◆ WHAT TO DO
Repeat verbatim what the listing holds, but not its pictures.

◆ STORED DATA
- - -
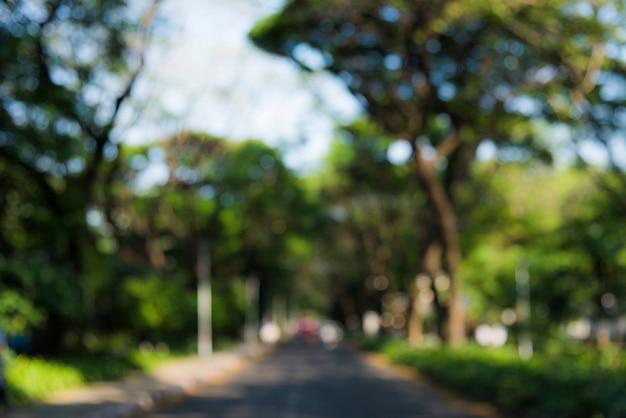 Straße, die einen park durchläuft Kostenlose Fotos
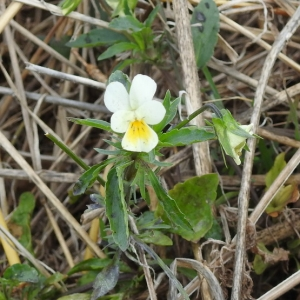 Photographie n°2248566 du taxon Viola arvensis Murray [1770]
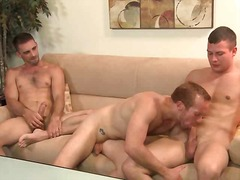 threesome, mature, sucking, guy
- - -
◆ COMPLETED EXERCISE
 Straße, die einen park durchläuft Kostenlose Fotos
 Photographie n°2248566 du taxon Viola arvensis Murray [1770]
 threesome, mature, sucking, guy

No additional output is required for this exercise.